## TASK LIST
A. In the earnings call transcript, rewrite everything from "So, I think" down to "20% or higher.", swapping "IRR" for "internal rate of return".
B. Carry on the earnings call transcript about investment return thresholds from its last sentence.

## TEXT UNDER STUDY
BEGIN

Right. And sir, given that we can probably do 2x and the margins as the way they are, and I'm sure you expect that to -- you expect these margins to improve. But like when you took a strategic call or when you take -- think about investing so much capital for a company of our size, what's the kind of IRR the management and the Board thinks about before approving such a large CapEx?

Vinod Gupta

executive
#71

So, I think general threshold that we have kept is more than 20% for IRR. And I think for most of our products, this threshold crosses, then only we sort of decide to go ahead for our any further investments. Also, some of these new assets will have much more complex chemistries and multistep processes. So that's where -- it's not going to be simple 1 step, 2 step kind of a product for the new investment. Most of this will be difficult to replicate kind of thing and product which will be scaled up for our in-house R&D efforts. And that's where we see the IRR probably will be minimum 20% or higher.

END

## DATA SEGMENT

BEGIN

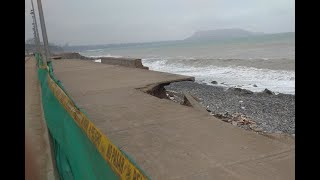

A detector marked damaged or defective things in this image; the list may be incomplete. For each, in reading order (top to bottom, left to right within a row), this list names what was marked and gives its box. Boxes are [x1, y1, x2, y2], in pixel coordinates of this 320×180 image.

damaged concrete walkway [51, 58, 294, 179]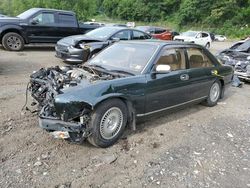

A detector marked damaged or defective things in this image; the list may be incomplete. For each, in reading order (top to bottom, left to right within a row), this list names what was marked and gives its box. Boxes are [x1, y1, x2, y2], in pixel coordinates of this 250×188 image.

damaged sedan [28, 40, 233, 147]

END

## SET OF ANSWERS
A.
So, I think general threshold that we have kept is more than 20% for internal rate of return. And I think for most of our products, this threshold crosses, then only we sort of decide to go ahead for our any further investments. Also, some of these new assets will have much more complex chemistries and multistep processes. So that's where -- it's not going to be simple 1 step, 2 step kind of a product for the new investment. Most of this will be difficult to replicate kind of thing and product which will be scaled up for our in-house R&D efforts. And that's where we see the internal rate of return probably will be minimum 20% or higher.

B.
Vikash Khanna

executive
#72

So Viraj, just to add to what Vinod ji is saying, ideally situation would be anywhere between 18% to 20% IRR is that we're looking at. But as you know that this entire industry is so dynamic and especially with the current geopolitical scenario, we will be keeping a very close watch as to where we are heading, and corrective actions would be taken as and when required. But yes, as a ballpark figure, we would look at anywhere between 18% to 20% IRR from our new investments.

Viraj Mehta

analyst
#73

Right, sir. And my last question is, sir, you alluded to in one of the answers to an earlier participant saying that we will look at our customers when they give us the approval. So are we kind of looking at some kind of approvals from customers? I mean are we putting up this facility defined for a customer, or we are putting products and then we'll have to go out and sell in the market?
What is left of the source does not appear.